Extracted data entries

:::::

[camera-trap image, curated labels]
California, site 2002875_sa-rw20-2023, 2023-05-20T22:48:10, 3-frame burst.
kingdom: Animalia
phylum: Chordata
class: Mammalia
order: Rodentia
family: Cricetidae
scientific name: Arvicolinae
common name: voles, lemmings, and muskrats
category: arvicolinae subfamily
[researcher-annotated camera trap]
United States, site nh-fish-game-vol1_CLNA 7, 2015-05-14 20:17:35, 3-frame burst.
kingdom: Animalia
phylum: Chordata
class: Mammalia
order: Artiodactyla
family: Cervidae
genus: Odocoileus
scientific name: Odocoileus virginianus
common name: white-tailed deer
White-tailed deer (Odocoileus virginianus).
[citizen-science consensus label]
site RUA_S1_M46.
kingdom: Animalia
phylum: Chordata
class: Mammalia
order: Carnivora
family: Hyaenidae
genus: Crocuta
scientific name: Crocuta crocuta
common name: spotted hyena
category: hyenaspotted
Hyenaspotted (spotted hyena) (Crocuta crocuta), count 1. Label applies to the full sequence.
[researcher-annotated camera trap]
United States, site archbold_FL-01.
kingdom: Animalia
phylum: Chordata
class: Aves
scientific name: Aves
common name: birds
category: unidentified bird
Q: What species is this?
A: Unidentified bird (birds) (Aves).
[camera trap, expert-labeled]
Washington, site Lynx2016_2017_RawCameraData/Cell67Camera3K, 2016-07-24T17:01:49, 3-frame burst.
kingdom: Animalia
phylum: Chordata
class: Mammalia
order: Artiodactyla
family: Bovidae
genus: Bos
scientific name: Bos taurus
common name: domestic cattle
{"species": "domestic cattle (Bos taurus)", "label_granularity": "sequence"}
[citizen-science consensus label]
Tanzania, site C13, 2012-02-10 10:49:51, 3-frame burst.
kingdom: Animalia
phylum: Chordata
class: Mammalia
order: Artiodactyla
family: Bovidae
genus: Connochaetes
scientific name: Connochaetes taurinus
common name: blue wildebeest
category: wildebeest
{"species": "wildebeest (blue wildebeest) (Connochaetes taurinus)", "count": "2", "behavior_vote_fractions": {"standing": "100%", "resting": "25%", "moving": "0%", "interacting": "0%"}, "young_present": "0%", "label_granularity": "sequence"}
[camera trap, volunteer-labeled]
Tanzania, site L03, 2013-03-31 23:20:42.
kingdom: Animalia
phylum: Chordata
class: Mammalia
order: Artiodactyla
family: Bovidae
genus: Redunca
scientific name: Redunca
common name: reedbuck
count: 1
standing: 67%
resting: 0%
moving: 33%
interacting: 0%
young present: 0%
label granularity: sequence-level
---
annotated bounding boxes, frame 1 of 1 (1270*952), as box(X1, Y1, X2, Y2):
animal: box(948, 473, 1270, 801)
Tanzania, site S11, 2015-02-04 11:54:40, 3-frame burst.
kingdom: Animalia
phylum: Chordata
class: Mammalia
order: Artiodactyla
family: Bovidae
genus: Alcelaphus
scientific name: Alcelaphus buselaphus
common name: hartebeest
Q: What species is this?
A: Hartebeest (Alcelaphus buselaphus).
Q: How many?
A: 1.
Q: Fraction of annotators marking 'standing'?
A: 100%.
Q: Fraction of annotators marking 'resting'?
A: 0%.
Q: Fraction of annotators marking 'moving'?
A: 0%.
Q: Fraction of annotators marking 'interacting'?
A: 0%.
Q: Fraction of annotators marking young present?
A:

:::::

* [WHAT IS BEING ASKED] Filter the data above, keeping only lines that include the string "labeled".

* [RESPONSE TO THE EXERCISE]
[camera trap, expert-labeled]
[camera trap, volunteer-labeled]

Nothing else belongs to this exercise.